[START Provided passage]

AttributeError: 'pyarrow.lib.DataType' object has no attribute '_type_marker'
noname77 opened this issue · comments
Hi,
I'm trying to load a list of nested objects (list of structs in pyarrow), tried both with pymongoarrow 0.7.0 and 25a8832 which results in AttributeError: 'pyarrow.lib.DataType' object has no attribute '_type_marker'
In case it matters, I am installing with pip
EDIT: the issue turned out to be a list of float32
within a struct -> once I changed the schema to use float64
things work as expected.
rtfm with more attention if you don't want to waste hours 🤦
it would be nice if the library failed earlier with a more human friendly message, such as pa.float32 type is not supported
here is my original issue
among other things (simple types) that work as expected, here is the (simplified) object that gets parsed correctly (list of structs containing simple types only)
{
"_id" : ObjectId("someId"),
"parent" : {
"child" : [
{
"fieldA" : "valueA"
},
{
"fieldA" : "valueB"

[END Provided passage]

## [Task brief]
Could you extend the pymongoarrow issue report above, picking up right after its final line?

[START Excerpted records]

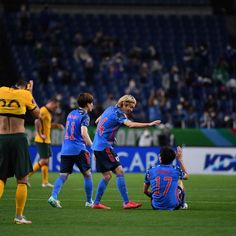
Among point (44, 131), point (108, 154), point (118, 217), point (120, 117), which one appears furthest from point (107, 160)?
point (44, 131)

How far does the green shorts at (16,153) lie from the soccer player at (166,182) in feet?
9.59

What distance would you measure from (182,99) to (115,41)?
6.32 m

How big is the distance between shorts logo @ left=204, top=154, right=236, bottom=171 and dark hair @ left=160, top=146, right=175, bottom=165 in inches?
625

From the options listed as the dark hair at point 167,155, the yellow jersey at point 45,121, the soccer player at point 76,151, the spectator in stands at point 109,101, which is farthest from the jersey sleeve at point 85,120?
the spectator in stands at point 109,101

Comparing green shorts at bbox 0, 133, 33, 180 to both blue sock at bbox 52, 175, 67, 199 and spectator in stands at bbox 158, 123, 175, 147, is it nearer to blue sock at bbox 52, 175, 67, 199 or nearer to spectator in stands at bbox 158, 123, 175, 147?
blue sock at bbox 52, 175, 67, 199

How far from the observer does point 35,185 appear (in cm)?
2344

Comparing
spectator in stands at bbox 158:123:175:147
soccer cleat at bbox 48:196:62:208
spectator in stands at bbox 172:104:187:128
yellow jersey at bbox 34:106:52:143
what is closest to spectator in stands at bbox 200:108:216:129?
spectator in stands at bbox 172:104:187:128

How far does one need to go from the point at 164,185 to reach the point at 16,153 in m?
3.15

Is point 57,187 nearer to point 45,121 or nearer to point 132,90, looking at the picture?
point 45,121

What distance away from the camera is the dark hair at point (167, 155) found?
1526 cm

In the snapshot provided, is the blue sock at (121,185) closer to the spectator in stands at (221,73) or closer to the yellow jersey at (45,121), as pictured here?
the yellow jersey at (45,121)

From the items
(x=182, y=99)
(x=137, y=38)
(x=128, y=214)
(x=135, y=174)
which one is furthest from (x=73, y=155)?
(x=137, y=38)

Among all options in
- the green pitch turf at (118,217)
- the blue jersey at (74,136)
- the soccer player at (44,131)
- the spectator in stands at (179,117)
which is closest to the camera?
the green pitch turf at (118,217)

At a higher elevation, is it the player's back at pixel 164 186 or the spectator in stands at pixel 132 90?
the spectator in stands at pixel 132 90
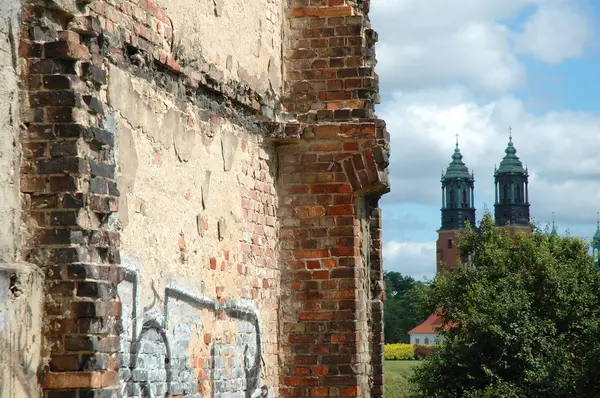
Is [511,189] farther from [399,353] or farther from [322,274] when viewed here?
[322,274]

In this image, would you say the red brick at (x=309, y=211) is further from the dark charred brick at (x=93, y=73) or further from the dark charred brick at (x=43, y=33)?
the dark charred brick at (x=43, y=33)

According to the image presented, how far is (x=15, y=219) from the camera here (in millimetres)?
4789

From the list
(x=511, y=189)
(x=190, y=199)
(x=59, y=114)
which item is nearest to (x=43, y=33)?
(x=59, y=114)

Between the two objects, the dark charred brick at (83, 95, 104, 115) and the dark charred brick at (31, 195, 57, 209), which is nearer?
the dark charred brick at (31, 195, 57, 209)

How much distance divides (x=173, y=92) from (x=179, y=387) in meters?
1.81

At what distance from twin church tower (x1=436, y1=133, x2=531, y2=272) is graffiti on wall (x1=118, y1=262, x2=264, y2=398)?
120m

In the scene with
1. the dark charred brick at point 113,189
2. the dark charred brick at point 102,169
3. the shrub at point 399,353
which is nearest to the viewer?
the dark charred brick at point 102,169

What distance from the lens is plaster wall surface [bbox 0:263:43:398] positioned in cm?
454

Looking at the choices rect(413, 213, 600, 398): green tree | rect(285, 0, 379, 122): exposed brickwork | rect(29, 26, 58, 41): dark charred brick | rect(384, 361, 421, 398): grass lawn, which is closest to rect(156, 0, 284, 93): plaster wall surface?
rect(285, 0, 379, 122): exposed brickwork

[END Excerpted records]

## [Result of this exercise]
}
]
}
}
note that I am escaping the dots with underscores by projecting the nested fields in an aggregation pipeline, so that my actual input to pymongoarrow looks like:
{
"_id" : ObjectId("someId"),
"parent_child" : [
{
"fieldA" : "valueA"
},
{
"fieldA" : "valueB"
}
]
}
and here is the corresponding schema definition
parent_child_fields = [
pa.field("fieldA", pa.string())
]
parent_child_schema = pa.list_(pa.struct(parent_child_fields))
schema_dict = {
"_id": ObjectId,
"parent_child": parent_child_schema
}
schema = Schema(schema_dict)
finally, note that this is a simplified example and in reality I have more fields (also nested) that I would like to include in the parent_child_schema
as nested structs
is this scenario supported?
what am I missing?
here is a full trace
File [opt/venv/src/pymongoarrow/bindings/python/pymongoarrow/api.py:193), in aggregate_pandas_all(collection, pipeline, schema, **kwargs)
175 def aggregate_pandas_all(collection, pipeline, *, schema=None, **kwargs):
176 """Method that returns the results of an aggregation pipeline as a
177 :class:`pandas.DataFrame` instance.
178
(...)
191 An instance of class:`pandas.DataFrame`.
192 """
--> 193 return _arrow_to_pandas(aggregate_arrow_all(collection, pipeline, schema=schema, **kwargs))
File [/opt/venv/src/pymongoarrow/bindings/python/pymongoarrow/api.py:118), in aggregate_arrow_all(collection, pipeline, schema, **kwargs)
100 def aggregate_arrow_all(collection, pipeline, *, schema=None, **kwargs):
101 """Method that returns the results of an aggregation pipeline as a
102 :class:`pyarrow.Table` instance.
103
(...)
116 An instance of class:`pyarrow.Table`.
117 """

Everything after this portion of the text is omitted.